She can see her breath steaming in the cool air. Her lungs burn with the cold and she watches the water vapour coil and drift away from her.
She knows that she is dying, and curiously, there is no fear.
She's too cold now to even feel the pain of her injuries, or the wet mud soaking into her clothing and staining her skin.
She knows it's a betrayal of the man she purports to love, an end to the illusions she's blinded herself with for nearly a year now, but her presumably final thoughts are not of the man who's cold metal band burns her finger, one of the few sensations her broken body is still capable of feeling.
They're of him.
On the edge of hearing the kawoosh of a wormhole draws her attention. Thinking is becoming hard, lack of sleep, blood and warmth see to that, but she muzzily reasons it means one of two things: swift death at the hands of her enemies, late arriving troops to support those decimated in a heavy fire-fight...
Or salvation.
Either would be welcome after six hours here, bleeding in the freezing muck.
She hears footsteps, booted feet perhaps, or the heavy metal armour of Jaffa warriors. She tries to raise herself onto her elbows but her strength has been sapped and all she can manage is to lift her head.
She cannot see them, her rescuers or killers, only the waving branches of the pines scattering their needles over the forest floor littered with the dead.
And suddenly someone enters her field of vision and she lets out a breath she wasn't even aware she had been holding.
He runs across to her, his face taught and eyes overbright.
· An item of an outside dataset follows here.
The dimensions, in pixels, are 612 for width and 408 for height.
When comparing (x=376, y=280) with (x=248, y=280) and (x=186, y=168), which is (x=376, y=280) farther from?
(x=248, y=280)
His large, warm hand cups her cheek and she knows that if he wasn't worried about worsening unknown injuries he would have scooped her up in his arms and carried her back to the 'gate, because it's him. He's always there for her, when she needs him the most.
"I'm... glad you came..." she manages, talking harder than it should be.
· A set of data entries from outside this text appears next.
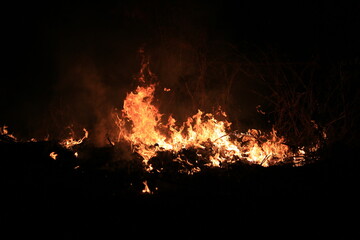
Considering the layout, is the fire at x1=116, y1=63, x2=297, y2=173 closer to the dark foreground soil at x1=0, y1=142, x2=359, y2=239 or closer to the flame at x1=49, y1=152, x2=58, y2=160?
the dark foreground soil at x1=0, y1=142, x2=359, y2=239

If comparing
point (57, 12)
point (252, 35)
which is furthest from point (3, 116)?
point (252, 35)

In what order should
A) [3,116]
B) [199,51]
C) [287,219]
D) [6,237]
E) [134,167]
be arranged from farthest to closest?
[3,116] < [199,51] < [134,167] < [287,219] < [6,237]

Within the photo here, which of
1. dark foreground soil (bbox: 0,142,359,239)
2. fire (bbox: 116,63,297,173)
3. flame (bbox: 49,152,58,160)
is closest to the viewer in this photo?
dark foreground soil (bbox: 0,142,359,239)

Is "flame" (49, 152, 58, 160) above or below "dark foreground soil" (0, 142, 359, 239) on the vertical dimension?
above

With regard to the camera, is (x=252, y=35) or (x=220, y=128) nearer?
(x=220, y=128)

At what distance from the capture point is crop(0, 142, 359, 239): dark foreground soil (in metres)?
3.50

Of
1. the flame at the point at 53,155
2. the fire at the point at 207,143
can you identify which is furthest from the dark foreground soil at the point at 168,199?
the fire at the point at 207,143

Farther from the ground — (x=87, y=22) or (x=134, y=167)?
(x=87, y=22)

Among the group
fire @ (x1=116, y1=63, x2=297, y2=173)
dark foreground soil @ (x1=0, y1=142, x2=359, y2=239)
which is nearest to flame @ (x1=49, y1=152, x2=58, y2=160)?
dark foreground soil @ (x1=0, y1=142, x2=359, y2=239)

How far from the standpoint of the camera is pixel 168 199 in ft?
13.0

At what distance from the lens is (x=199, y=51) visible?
7.55 m

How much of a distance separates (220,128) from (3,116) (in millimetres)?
6230

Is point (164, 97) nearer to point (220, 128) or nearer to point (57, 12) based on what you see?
point (220, 128)

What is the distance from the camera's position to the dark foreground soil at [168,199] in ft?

He breaks, and suddenly she's scared. She doesn't need his tears, she needs him to tell her everything is going to be fine. "Don't you ever do this to me again," he says vehemently, angrily swiping away the salt-water that has overspilled his eyelid and trickled onto his cheek.
"I'm cold," she says, her tongue unresponsive and the words seem difficult to shape her lips around.
"Medic!" he yells to people unknown, over his shoulder, "You're gonna be okay, Carter. I promise."
"I know. I knew you'd... come back for... me."
The medical team have reached her and she enjoys the almost unique sensation of being handled as if she was made of glass, gently stretchered from the place where she fell to the plinth the 'gate is mounted on. He never lets go of her bloody, muddy hand until the pine forest is gone and after a moment of bright uncertainty, she is home.
The SGC is home to her, more so than the dwelling she occasionally sleeps in, and sometimes shares with Pete.
And so she allows herself at last to surrender to the gathering dark, because she knows that now she's home she's safe. She can stop fighting, if only for a little while.
She knows that, when she wakes up, sore and speckled with bruises, her wounds stitched and burning with pain, he'll be there at the foot of her bed.
Waiting for her.
And as she slips at last into blessed insensibility she promises herself that she's going to end that now, the waiting. He's been patient enough and she doesn't know what's holding her back anymore. She's sick of waiting too.
(If it's worrying you, in my head she's fine and we get some long-awaited S/J RST. But I'm leaving this as a one shot, so interpret it as you will.)